2. Orchestration and Federation

Short description:

So, we transitioned from a monolith to separate microfrontends, which initially solved some issues but created inefficiencies. To address this, we introduced orchestration, which involved rendering through something different than the monolith. We implemented federation, where modules are exposed and consumed by a central controller at runtime, allowing for separate module releases. The frontend orchestrator serves as a lean controller and acts as a router to map URLs to modules.

So, to give you a visual of how this looked, this is Persona's dashboard, and we went from this, the monolith doing absolutely everything, to something like this, where we had two separate applications, two separate microfrontends, they were standalone, they didn't share anything. And this was really good. We solved part of the issues, which was people couldn't work independently, we had a mess, everything mixed together, and deploying was painful. But it was also not so great, you know? Sharing things like state, common dependencies, everything was very hard, it required a lot of coordination, and after a while we decided it was really not worthwhile, the effort, to share the stuff, so every application had everything in it, and it was very inefficient. Also, we were deprecating the monolith, so the rendering vehicle was going to go away, which is probably the main reason why we had to build something different, right?

That is the third moment, which I call orchestration. And this third moment had two objectives. One of them was to render through something different than the monolith, because remember it was going away, and the other one was to keep the good bits while improving on the limitations, so the good bits included the team's independence, and how they could build and release separately. The limitations was what I mentioned before, it was very inefficient, hard to share stuff, and so on. And it looked like this. This is a very not-so-detailed version of it, we'll go into detail in a second. But we have an NX monorepo, and then we have our microfrontends being exposed as federated modules, consumed by an application we call the frontend orchestrator, and that application renders stuff and sends it over to the client.

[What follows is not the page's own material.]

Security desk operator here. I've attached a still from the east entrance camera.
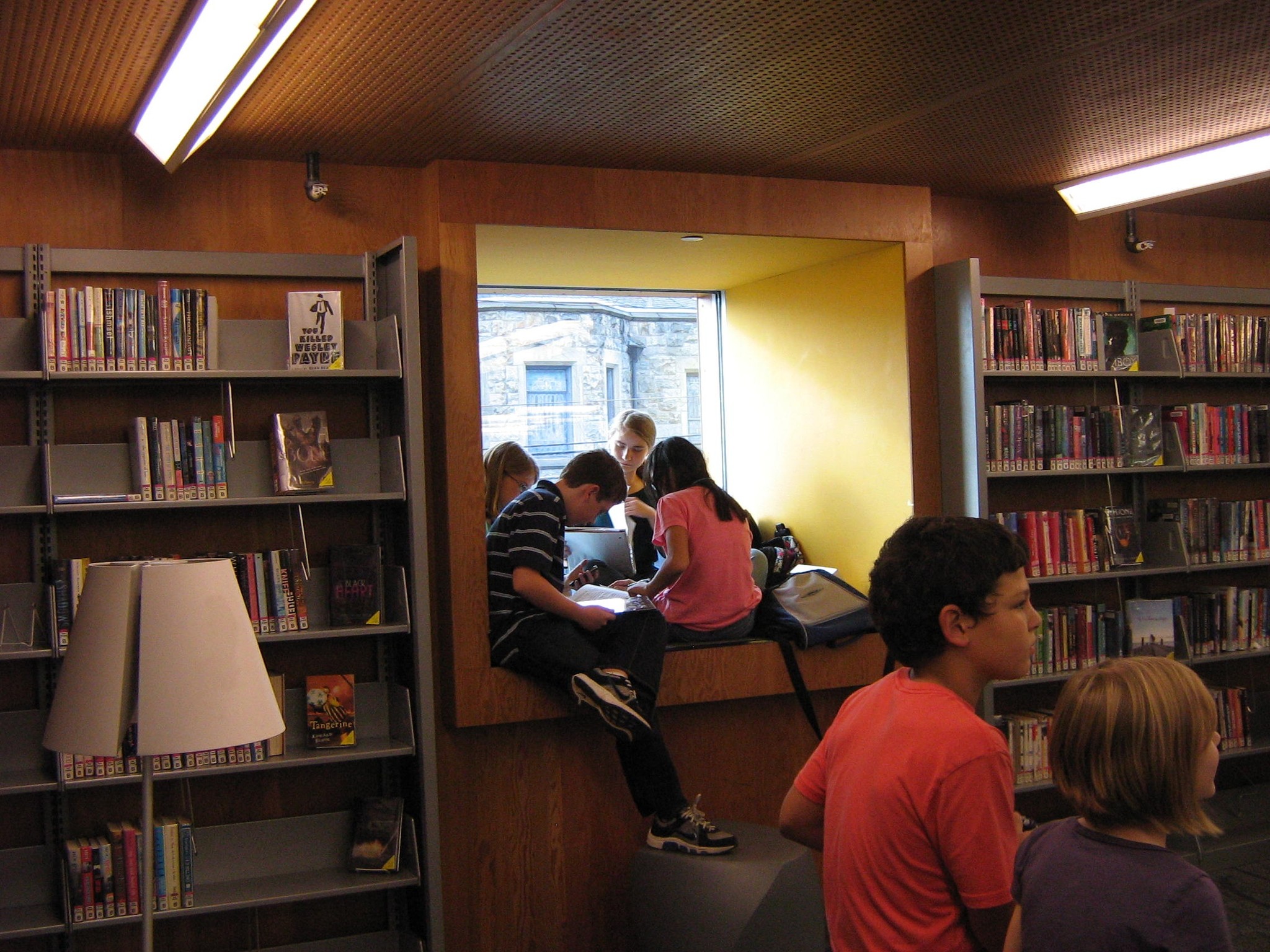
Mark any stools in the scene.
[624,814,833,952]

Let's talk about the first aspect of this, which is federation. In political terms, this thing is about provinces, you know, the most partly independent with a central government. In our world, in JavaScript, it is very similar. You have partially serve-governing or partially stand-alone things that can be consumed by a central controller. So we have two main aspects, right? We have the modules, which are exposed by a system, any system, and anything can be a module. And these are consumed by a host. And also modules can be hosts themselves. Now, if you look at this, you might ask yourself, well, what makes it different from a regular NPM install? You know, I also consume modules when I import a module from NPM, and it's a very small thing, but it is also very big. Which is that the consumption of the modules happens at runtime. So the host doesn't need to know what the module is when it's being built, it only needs to know where it lives. And then it'll fetch it and consume it at runtime. And this allows us to do something that's very powerful, which is separate module releases from a release or a rebuild of the main host. When we're talking about micro frontends and wanting to keep independency, well, this is a must.

Okay, so that's very fun. You know, you have hosts, you have modules. Modules can be hosts, but you still need something central to consume them, which is why we need a central but lean controller. The word lean has a bit of accent on it because, well, we really want the frontend orchestrator, which is how we call our central controller, to be really dumb. You know, we wanted to do two things. One of those two things is it needs to be a router so it can map URLs to modules.